* Actions to take *
**1)** According to the White Ivy review excerpt, which two authors use science fiction and horror the way Susie Yang uses romance?
**2)** Reproduce the stretch of the White Ivy review excerpt from "In this debut, a" through "win his love." without any changes.
**3)** Carry the White Ivy review excerpt forward from its last sentence.

In this debut, a young Chinese immigrant woman with a penchant for deception becomes obsessed with her privileged white male classmate—and she'll go to disturbing lengths to win his love.
Susie Yang’s wonderful debut novel, White Ivy, is literary fiction rather than category romance, but the author uses romance the way Jonathan Lethem or Ling Ma use science fiction and horror: as inspiration, as a theme ripe for variation, as a counterpart to argue with and as a lover to court. White Ivy's final, bleak wedding isn’t so much a parody of romance as an embrace of its sublimated, hidden darknesses — dappled, as Yang writes, 'like a sunlit path lined with flowers and green things' ... The genius of White Ivy is that each plot point of the romance is fulfilled but also undercut by a traumatic pratfall, described in language as bright and scarring as a wound ... White Ivy is in many ways a cold, clinical book. Yang puts Ivy on the operating table and exposes her weaknesses, her foolishness, her self-loathing and her broken emotional and moral compass. But just as romance has to understand the potential for sadness, the resolutely anti-romantic Yang knows you need a dollop of romance if you want to break your readers’ hearts.
Yang excels at drawing sharp characters, making excruciating observations about class, family, and social norms, and painting the losses of migration and struggles Asians and other immigrants face in America. The plot, at times thriller-paced, makes it an easy page-turner, but the cutting prose movingly portrays many layers of tribulation and traumas, and marks Yang as a voice to watch ... On the surface this book is about Ivy’s drama with men, but its emotional power lies in a more interior struggle, masterly constructed by Yang. Throughout, we inhabit Ivy’s hopes of being successful and yet feel distanced enough to criticize them ... We never know if Ivy becomes the person we sense she was meant to be. The plot, so well-paced for most of the book, ends with sudden developments that feel contrived. But it does hold out a redeeming ember of that promise.

* Data to examine *
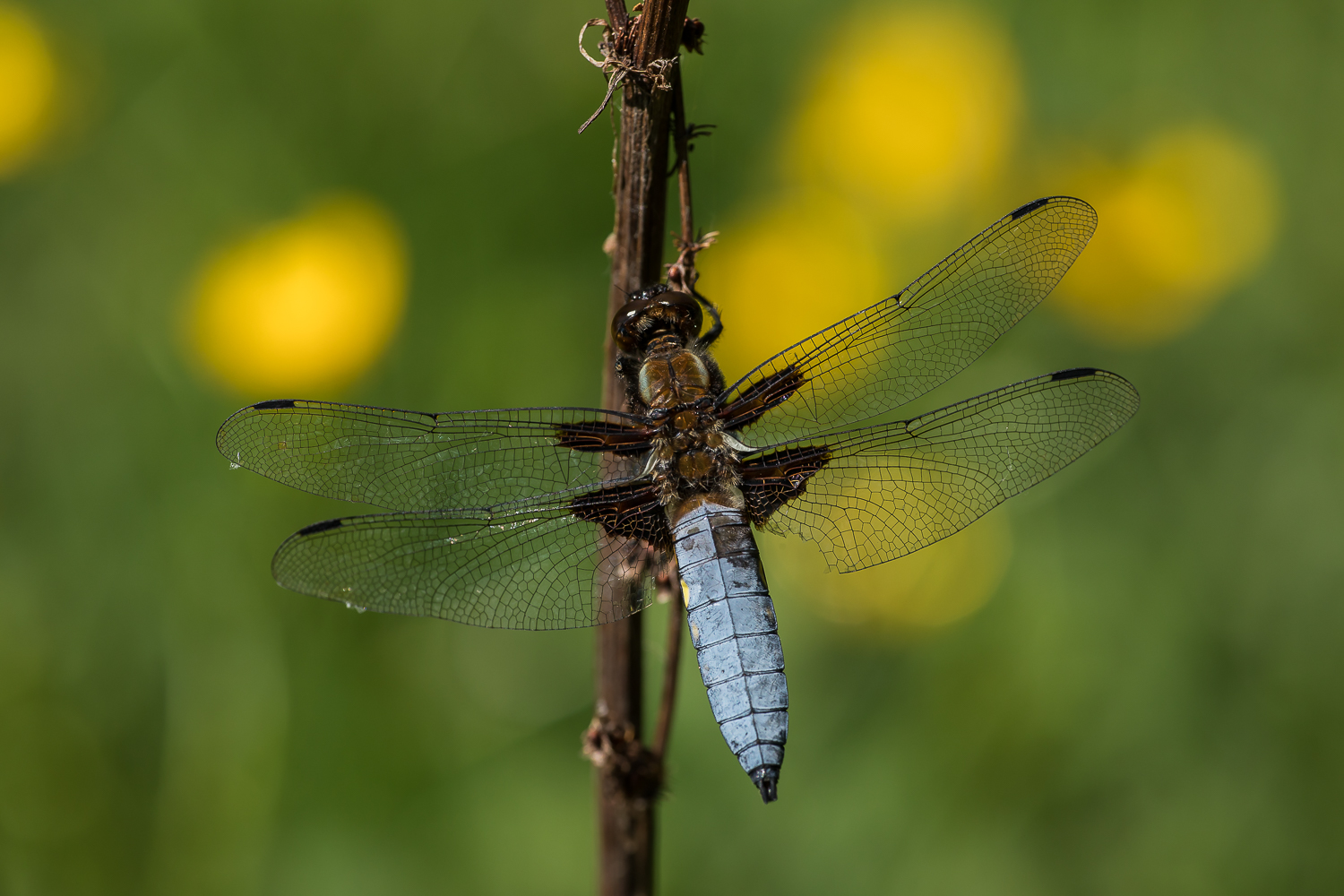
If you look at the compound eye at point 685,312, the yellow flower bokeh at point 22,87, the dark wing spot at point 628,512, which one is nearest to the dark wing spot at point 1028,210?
the compound eye at point 685,312

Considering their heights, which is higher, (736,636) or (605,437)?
(605,437)

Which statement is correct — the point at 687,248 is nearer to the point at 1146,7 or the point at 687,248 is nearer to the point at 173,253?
the point at 173,253

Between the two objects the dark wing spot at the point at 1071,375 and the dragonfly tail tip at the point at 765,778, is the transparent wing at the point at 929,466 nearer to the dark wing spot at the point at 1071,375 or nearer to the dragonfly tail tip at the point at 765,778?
the dark wing spot at the point at 1071,375

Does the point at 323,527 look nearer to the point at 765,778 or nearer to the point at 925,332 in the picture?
the point at 765,778

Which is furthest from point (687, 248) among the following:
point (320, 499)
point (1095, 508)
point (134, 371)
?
point (134, 371)

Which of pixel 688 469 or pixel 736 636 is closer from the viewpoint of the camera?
pixel 736 636

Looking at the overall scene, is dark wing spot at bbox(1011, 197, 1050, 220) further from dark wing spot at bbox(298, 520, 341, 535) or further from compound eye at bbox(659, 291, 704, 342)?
dark wing spot at bbox(298, 520, 341, 535)

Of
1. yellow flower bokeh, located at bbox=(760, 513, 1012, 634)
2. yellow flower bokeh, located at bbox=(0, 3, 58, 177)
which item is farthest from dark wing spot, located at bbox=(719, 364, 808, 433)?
yellow flower bokeh, located at bbox=(0, 3, 58, 177)

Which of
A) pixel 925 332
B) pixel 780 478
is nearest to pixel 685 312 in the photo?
pixel 780 478
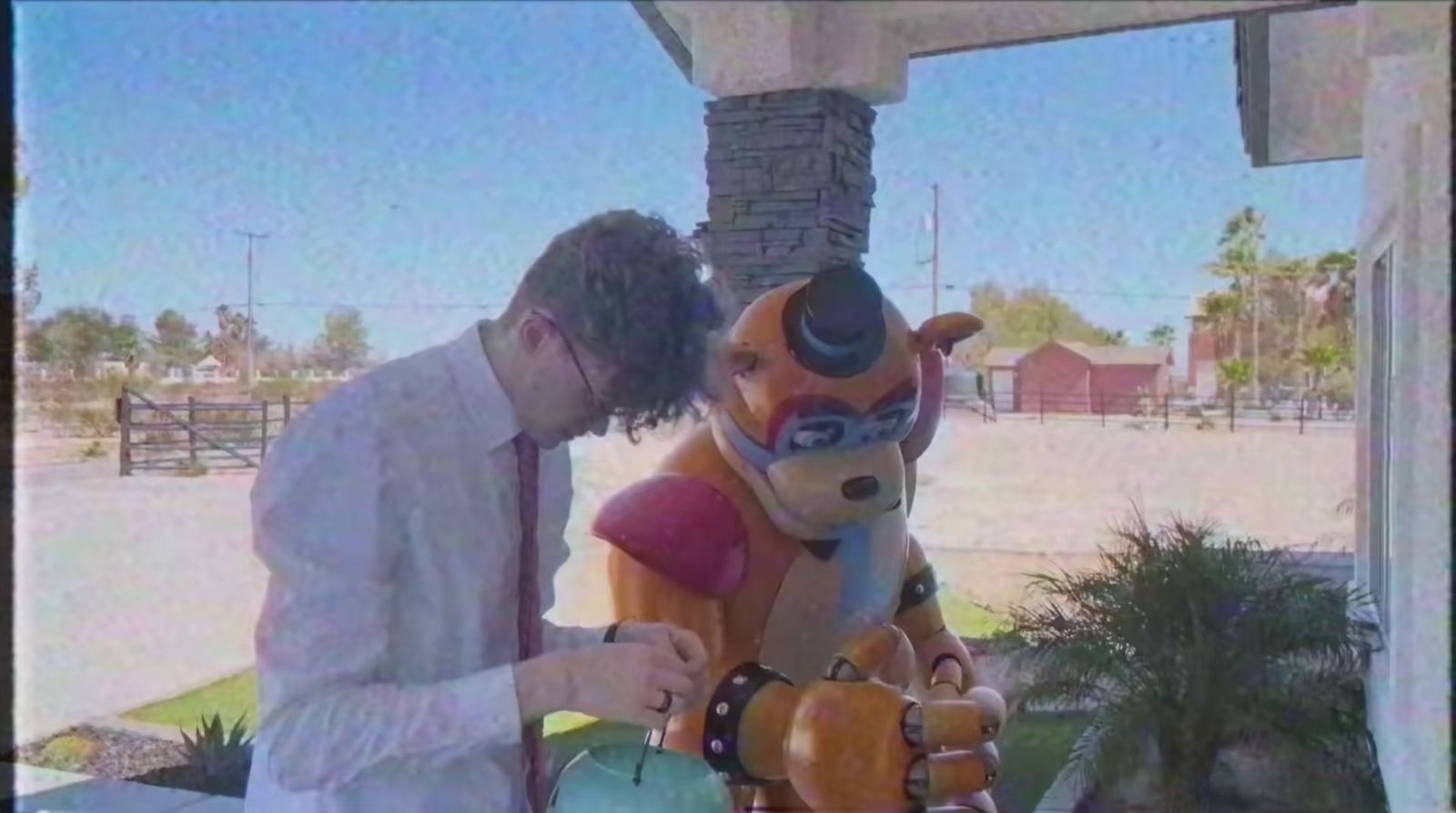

* Your written answers *
**1)** Jonathan Lethem and Ling Ma.

**2)**
In this debut, a young Chinese immigrant woman with a penchant for deception becomes obsessed with her privileged white male classmate—and she'll go to disturbing lengths to win his love.

**3)**
... Ivy’s fall feels lurid, like watching a reality-show train wreck spiral from one bad decision to the next ... The publisher bills White Ivy as a debut that 'turns the immigrant novel on its head,' but it’s unclear how the Lins’s immigration status seeds Ivy’s obsession with the Speyers ... While the title seems to allude to Ivy coveting Whiteness, neither she nor any of the characters seem to register the racial or gendered implications of their actions ... Even in the absence of more incisive social commentary, White Ivy is still a highly entertaining, well-plotted character study about a young woman whose obsession with the shallow signifiers of success gets her in too deep.